The ACE test (Adverse Childhood Experiences) is a short, ten-question screening that asks about difficult experiences before the age of 18: abuse, neglect, and household dysfunction. It comes from a landmark 1998 study by the CDC and Kaiser Permanente, which found a simple but powerful pattern: the more adversity a child faces, the higher their statistical risk of health problems decades later.
What the ACE test measures
Your ACE score is the number of categories you experienced, from 0 to 10. They fall into three groups:
- Abuse - emotional, physical, or sexual.
- Neglect - emotional or physical.
- Household dysfunction - a parent with mental illness or substance use, incarceration, domestic violence, or parental separation.
What your ACE score means
A higher score signals higher statistical risk, not a verdict. Research links scores of 4 or more to greater rates of depression, anxiety, heart disease and other conditions. But these are population averages - they describe groups, not your individual future. Many people with high ACE scores live healthy, connected lives.
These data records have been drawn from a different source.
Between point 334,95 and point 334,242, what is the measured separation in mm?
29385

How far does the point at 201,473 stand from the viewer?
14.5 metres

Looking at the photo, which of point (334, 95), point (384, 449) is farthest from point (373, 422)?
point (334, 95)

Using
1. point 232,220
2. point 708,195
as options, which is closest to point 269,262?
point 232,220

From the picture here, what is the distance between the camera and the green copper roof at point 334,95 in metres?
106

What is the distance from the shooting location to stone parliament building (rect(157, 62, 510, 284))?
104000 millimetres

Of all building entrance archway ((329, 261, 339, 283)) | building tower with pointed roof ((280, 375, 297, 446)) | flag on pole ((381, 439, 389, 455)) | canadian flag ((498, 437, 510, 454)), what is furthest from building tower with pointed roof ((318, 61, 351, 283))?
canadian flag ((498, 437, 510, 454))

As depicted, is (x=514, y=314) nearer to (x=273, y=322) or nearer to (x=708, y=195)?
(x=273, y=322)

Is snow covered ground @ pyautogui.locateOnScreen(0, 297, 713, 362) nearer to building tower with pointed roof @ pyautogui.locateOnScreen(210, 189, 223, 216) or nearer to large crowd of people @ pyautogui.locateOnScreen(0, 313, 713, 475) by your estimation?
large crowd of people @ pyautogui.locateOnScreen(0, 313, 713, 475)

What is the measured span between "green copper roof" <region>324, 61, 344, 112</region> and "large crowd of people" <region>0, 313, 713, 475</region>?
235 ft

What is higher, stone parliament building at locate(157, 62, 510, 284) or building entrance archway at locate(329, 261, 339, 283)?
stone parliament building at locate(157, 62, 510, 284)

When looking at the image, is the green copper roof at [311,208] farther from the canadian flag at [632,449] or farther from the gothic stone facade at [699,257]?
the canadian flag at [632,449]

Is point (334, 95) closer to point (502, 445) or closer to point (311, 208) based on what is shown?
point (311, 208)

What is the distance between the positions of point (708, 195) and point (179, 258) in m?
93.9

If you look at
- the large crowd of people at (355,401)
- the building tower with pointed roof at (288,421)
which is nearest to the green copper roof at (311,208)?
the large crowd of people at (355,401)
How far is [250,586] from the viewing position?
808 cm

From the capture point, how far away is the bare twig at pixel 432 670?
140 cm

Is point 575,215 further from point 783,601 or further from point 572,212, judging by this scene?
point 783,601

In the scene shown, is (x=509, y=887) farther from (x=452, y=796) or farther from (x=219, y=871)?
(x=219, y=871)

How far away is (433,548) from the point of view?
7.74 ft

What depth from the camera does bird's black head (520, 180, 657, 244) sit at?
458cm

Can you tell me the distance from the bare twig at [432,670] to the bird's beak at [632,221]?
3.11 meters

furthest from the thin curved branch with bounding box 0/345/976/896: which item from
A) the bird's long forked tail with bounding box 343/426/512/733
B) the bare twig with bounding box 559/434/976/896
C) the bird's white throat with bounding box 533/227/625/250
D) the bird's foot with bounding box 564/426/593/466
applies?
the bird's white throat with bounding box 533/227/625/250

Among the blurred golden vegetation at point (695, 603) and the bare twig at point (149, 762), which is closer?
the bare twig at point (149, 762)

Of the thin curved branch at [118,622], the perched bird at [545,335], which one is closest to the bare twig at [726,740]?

How early adversity reaches the adult brain
The mechanism is chronic stress. Early adversity keeps the body's stress and arousal systems switched on, and over years that can leave a lasting imprint on how the brain is wired, particularly the regions tied to arousal, attention and emotion. Recent brain-imaging research even suggests that socioeconomic stressors in childhood shape brain organization more than almost any other single factor. We break that study down in how socioeconomic status shapes a child's brain.
Your score is not your future
The most important finding in ACE research is resilience. One stable, caring relationship, good sleep, therapy, movement and community can buffer and even reverse much of the risk. Knowing your score is useful precisely because it points to what to protect and what to repair.